[start Information shown]

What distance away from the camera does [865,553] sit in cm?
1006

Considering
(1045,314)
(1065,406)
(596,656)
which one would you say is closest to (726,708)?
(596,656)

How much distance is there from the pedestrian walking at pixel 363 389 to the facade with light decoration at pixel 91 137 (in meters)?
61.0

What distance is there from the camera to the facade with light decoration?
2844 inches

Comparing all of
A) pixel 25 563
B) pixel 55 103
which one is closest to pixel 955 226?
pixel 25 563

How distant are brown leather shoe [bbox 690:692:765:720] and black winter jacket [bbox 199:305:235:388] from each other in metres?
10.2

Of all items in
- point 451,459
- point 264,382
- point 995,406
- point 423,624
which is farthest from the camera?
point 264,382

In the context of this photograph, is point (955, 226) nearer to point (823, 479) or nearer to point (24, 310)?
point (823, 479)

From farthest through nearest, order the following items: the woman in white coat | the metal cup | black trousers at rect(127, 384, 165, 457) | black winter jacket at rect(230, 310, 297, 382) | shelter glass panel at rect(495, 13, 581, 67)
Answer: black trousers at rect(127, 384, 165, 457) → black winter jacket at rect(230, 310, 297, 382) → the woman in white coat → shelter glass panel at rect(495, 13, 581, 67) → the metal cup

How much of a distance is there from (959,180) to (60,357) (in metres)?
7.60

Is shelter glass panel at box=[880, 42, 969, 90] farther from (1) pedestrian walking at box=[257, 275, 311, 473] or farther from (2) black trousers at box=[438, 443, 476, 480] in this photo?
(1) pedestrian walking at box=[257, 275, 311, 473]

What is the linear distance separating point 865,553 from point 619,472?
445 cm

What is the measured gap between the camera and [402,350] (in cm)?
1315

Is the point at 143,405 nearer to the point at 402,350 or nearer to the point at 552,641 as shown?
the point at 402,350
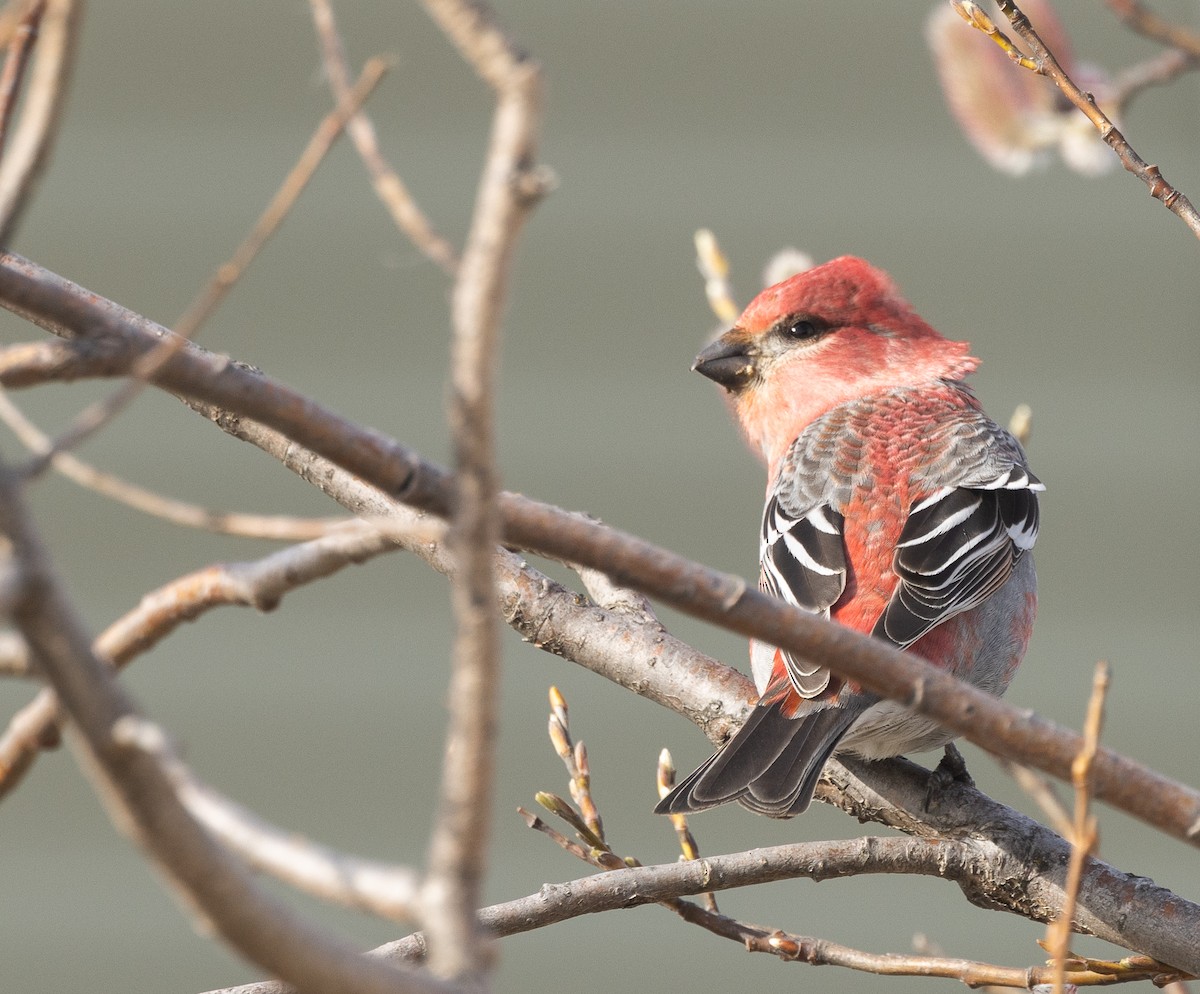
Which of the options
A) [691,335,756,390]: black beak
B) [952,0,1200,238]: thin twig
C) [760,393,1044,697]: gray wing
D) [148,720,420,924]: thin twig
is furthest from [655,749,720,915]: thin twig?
[691,335,756,390]: black beak

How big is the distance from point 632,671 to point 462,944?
187cm

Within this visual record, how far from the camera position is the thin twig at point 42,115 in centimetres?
92

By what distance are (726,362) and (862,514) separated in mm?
976

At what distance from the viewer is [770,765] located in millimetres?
2654

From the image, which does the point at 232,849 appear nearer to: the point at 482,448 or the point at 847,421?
the point at 482,448

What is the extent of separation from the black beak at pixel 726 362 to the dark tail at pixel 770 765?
164 cm

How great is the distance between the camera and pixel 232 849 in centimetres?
82

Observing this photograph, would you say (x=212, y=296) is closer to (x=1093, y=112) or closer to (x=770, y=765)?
(x=1093, y=112)

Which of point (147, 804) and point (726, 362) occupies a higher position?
point (726, 362)

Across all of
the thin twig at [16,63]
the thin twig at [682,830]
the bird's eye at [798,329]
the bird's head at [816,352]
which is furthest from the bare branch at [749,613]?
the bird's eye at [798,329]

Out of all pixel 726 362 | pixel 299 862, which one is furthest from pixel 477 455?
pixel 726 362

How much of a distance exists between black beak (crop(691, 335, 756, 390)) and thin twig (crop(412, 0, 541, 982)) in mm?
3355

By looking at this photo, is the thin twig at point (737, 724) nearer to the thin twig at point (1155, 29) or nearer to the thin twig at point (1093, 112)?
the thin twig at point (1093, 112)

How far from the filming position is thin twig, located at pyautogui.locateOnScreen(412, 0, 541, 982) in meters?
0.81
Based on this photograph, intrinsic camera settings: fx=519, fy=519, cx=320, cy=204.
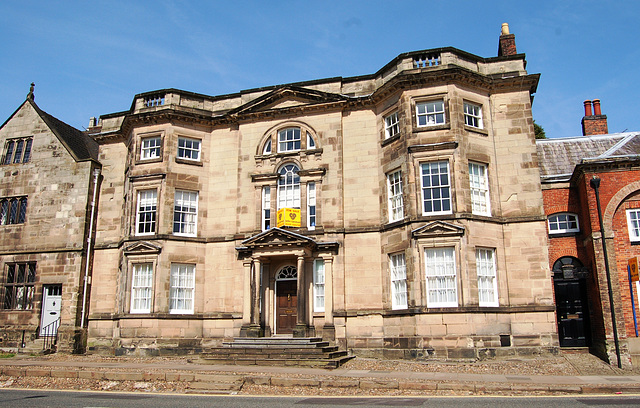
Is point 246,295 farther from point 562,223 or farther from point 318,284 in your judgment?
point 562,223

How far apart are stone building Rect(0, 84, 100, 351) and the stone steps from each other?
28.3 ft

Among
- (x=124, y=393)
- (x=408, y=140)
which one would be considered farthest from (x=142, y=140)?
(x=124, y=393)

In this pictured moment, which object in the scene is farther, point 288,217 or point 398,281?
point 288,217

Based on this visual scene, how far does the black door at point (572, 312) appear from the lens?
20078 mm

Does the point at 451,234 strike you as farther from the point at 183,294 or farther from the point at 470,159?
the point at 183,294

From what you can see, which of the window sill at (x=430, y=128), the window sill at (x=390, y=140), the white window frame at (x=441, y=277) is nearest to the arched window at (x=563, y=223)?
the white window frame at (x=441, y=277)

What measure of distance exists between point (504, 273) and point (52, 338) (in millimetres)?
19490

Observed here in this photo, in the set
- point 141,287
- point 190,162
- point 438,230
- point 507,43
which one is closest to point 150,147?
point 190,162

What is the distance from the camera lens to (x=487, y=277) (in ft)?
64.2

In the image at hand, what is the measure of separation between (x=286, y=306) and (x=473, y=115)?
36.0 feet

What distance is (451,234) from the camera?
19062 millimetres

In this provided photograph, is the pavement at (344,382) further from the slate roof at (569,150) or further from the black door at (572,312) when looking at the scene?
the slate roof at (569,150)

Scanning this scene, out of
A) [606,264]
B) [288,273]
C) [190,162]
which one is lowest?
[606,264]

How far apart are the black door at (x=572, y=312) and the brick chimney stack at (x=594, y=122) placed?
8.91 m
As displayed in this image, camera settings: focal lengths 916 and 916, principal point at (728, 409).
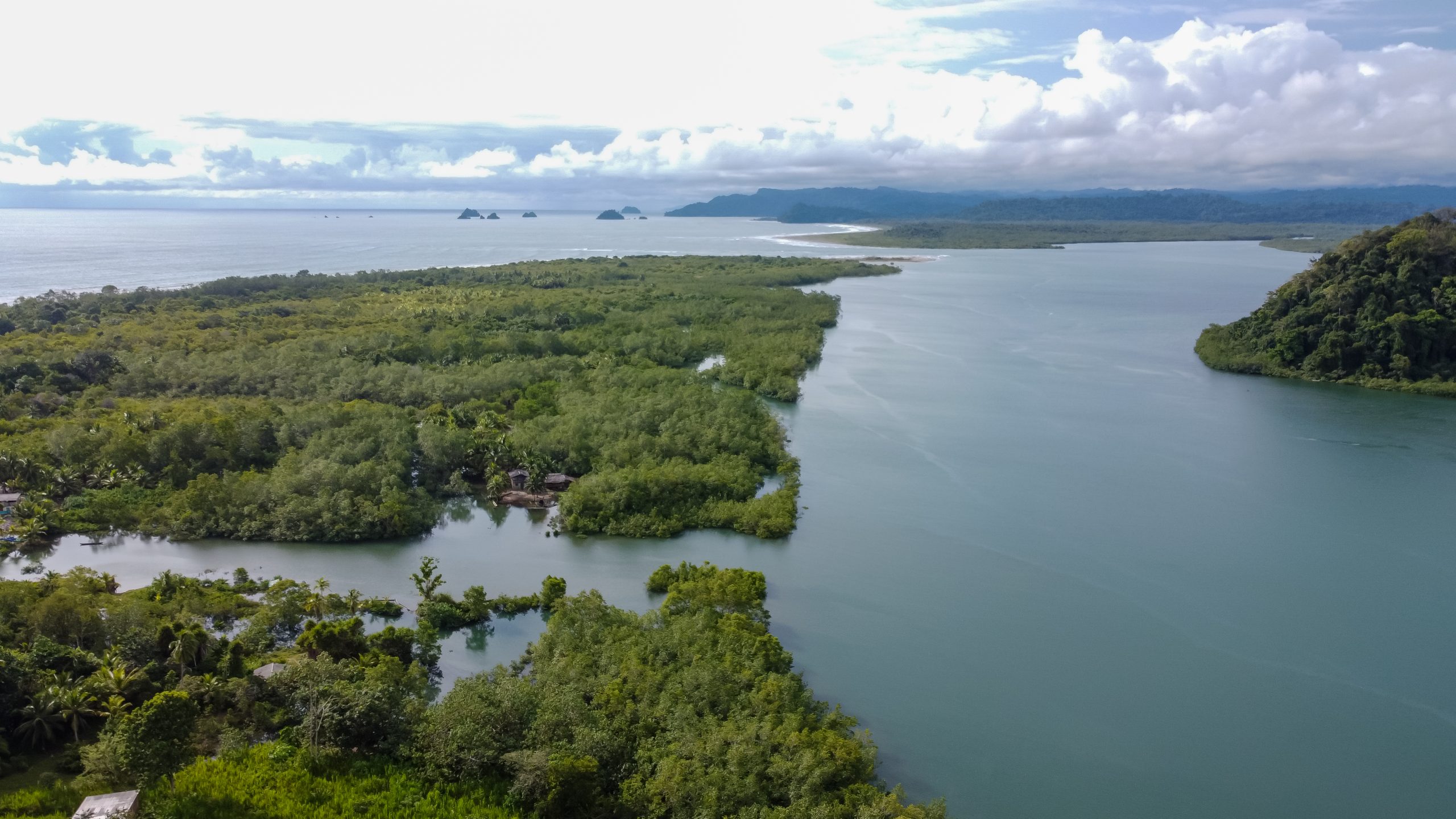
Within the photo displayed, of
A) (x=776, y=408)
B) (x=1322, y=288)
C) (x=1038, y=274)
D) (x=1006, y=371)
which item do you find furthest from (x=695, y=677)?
(x=1038, y=274)

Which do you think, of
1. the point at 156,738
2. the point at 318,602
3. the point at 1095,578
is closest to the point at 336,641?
the point at 318,602

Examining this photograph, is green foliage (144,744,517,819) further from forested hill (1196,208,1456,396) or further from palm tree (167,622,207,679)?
forested hill (1196,208,1456,396)

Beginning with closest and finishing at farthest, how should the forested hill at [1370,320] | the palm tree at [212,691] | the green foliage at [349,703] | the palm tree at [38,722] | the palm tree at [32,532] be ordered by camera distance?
1. the green foliage at [349,703]
2. the palm tree at [38,722]
3. the palm tree at [212,691]
4. the palm tree at [32,532]
5. the forested hill at [1370,320]

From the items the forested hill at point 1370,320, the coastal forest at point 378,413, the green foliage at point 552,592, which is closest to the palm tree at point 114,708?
the green foliage at point 552,592

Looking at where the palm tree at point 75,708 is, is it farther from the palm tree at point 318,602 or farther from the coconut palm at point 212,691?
the palm tree at point 318,602

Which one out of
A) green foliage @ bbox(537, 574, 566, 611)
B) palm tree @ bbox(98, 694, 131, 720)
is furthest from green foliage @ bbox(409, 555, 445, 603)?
palm tree @ bbox(98, 694, 131, 720)

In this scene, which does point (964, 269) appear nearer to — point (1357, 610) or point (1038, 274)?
point (1038, 274)

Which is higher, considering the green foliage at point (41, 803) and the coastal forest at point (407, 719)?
the coastal forest at point (407, 719)
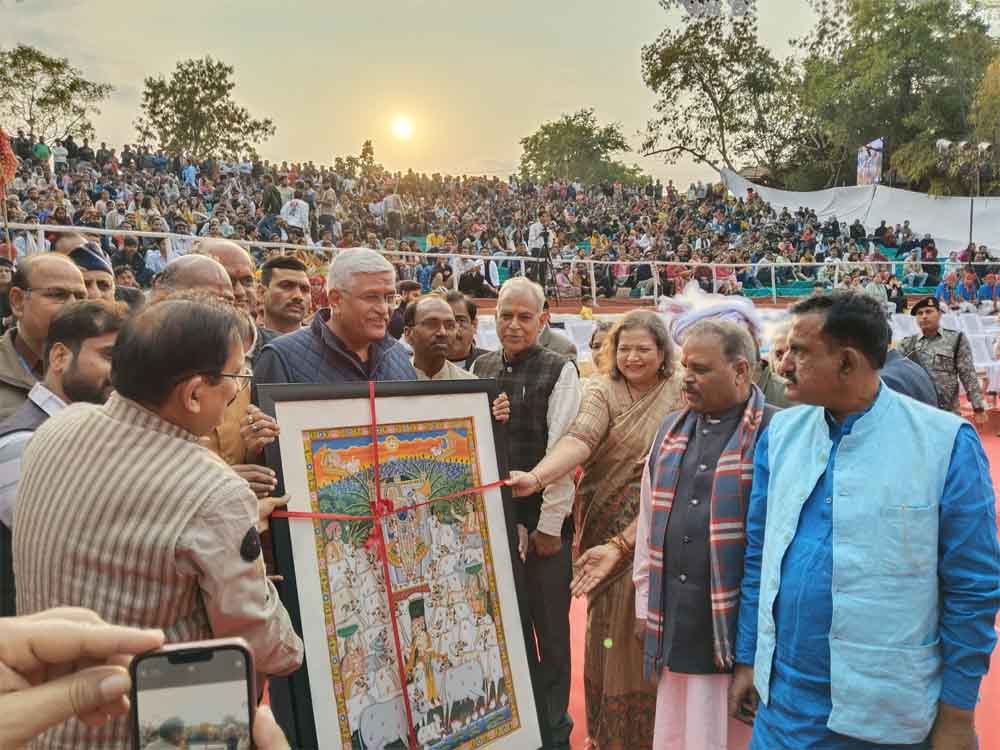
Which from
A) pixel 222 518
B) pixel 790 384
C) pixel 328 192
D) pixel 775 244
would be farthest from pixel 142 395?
pixel 775 244

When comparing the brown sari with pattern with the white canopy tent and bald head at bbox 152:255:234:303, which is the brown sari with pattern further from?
the white canopy tent

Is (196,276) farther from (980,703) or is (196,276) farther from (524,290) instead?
(980,703)

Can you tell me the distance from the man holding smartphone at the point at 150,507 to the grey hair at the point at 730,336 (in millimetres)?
1561

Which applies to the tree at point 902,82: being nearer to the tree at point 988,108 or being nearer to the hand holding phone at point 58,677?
the tree at point 988,108

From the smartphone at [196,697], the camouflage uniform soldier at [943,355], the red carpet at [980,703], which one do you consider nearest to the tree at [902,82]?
the camouflage uniform soldier at [943,355]

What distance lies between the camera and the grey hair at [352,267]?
279 cm

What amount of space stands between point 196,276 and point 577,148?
5302cm

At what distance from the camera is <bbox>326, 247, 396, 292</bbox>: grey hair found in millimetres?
2787

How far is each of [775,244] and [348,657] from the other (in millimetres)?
26076

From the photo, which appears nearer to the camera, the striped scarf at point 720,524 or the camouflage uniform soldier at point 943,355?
the striped scarf at point 720,524

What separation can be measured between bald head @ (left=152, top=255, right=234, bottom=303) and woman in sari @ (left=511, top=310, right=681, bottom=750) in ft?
5.14

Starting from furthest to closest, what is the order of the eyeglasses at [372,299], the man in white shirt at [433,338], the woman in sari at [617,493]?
1. the man in white shirt at [433,338]
2. the woman in sari at [617,493]
3. the eyeglasses at [372,299]

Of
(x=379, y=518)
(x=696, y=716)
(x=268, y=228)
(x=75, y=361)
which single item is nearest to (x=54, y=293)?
(x=75, y=361)

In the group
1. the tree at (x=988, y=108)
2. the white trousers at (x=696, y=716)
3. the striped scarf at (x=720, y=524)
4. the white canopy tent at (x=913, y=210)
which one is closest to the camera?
the striped scarf at (x=720, y=524)
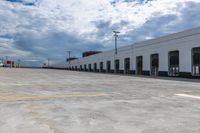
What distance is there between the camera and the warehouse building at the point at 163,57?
40406 millimetres

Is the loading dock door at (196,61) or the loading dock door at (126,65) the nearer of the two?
the loading dock door at (196,61)

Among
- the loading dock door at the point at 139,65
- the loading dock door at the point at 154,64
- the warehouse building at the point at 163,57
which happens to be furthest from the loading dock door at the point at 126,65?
the loading dock door at the point at 154,64

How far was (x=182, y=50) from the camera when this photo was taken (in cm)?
4275

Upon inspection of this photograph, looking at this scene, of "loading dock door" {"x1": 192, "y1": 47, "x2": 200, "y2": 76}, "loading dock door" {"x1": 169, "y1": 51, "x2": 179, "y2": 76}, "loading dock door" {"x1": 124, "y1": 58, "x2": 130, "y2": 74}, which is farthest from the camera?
"loading dock door" {"x1": 124, "y1": 58, "x2": 130, "y2": 74}

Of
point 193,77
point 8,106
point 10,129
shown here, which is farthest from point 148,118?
point 193,77

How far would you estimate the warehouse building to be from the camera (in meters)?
40.4

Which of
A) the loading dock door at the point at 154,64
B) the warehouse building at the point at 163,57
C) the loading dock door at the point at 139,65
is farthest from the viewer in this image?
the loading dock door at the point at 139,65

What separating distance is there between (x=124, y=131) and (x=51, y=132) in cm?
175

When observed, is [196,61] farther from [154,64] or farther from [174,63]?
[154,64]

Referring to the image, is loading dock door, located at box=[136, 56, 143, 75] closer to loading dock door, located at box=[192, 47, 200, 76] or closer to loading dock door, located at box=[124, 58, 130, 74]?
loading dock door, located at box=[124, 58, 130, 74]

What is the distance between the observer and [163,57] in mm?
48062

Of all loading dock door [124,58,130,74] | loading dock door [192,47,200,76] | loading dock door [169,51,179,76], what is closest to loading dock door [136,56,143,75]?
loading dock door [124,58,130,74]

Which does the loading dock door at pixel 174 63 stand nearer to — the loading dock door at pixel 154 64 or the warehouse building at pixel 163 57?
the warehouse building at pixel 163 57

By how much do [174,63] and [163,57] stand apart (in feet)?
10.7
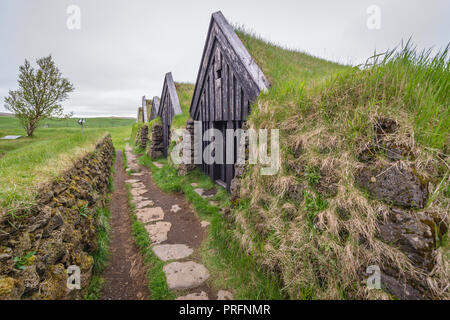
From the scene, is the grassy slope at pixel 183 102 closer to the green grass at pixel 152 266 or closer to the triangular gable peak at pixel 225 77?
the triangular gable peak at pixel 225 77

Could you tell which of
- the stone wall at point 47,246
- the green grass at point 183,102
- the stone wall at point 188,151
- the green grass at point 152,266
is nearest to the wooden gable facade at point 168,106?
the green grass at point 183,102

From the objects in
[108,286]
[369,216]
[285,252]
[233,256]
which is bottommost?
[108,286]

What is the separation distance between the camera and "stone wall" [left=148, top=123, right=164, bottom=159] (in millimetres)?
11805

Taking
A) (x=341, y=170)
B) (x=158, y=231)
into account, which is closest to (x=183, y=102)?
(x=158, y=231)

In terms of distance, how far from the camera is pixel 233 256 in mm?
3299

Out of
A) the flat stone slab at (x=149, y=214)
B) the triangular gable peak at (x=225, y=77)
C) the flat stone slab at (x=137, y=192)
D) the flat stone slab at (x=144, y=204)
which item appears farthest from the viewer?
the flat stone slab at (x=137, y=192)

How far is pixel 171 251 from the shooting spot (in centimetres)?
369

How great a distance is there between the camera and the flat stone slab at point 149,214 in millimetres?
4879

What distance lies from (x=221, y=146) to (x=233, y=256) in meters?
3.93

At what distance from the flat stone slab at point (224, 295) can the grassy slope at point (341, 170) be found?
622 millimetres

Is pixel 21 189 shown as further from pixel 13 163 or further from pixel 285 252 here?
pixel 285 252

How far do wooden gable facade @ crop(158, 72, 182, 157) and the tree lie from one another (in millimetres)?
8151
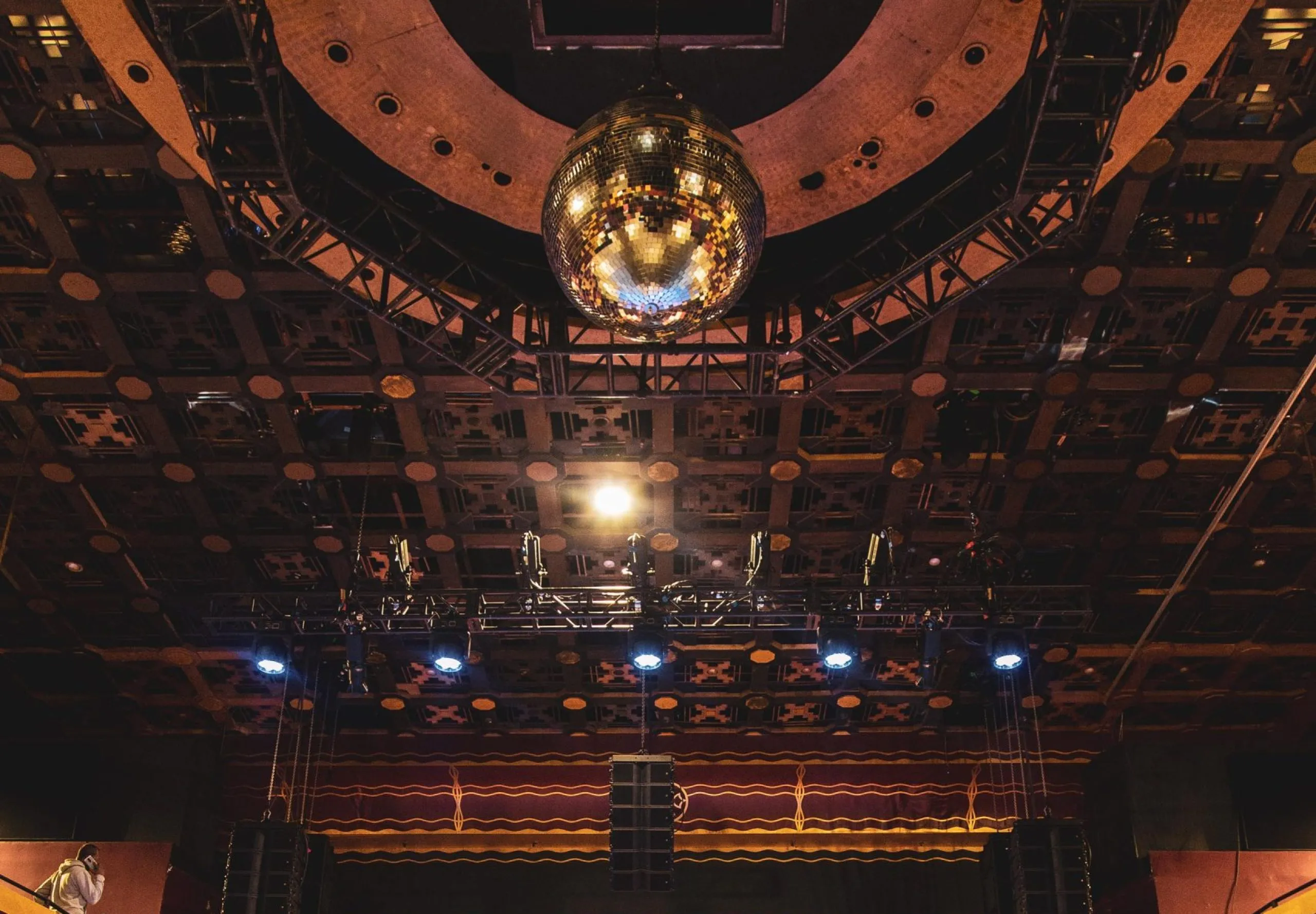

[end Information shown]

_Goal of the exercise:_ Count the lines in the rows above that contain the word "there". Reply with the number alone.

_Answer to this problem:_ 6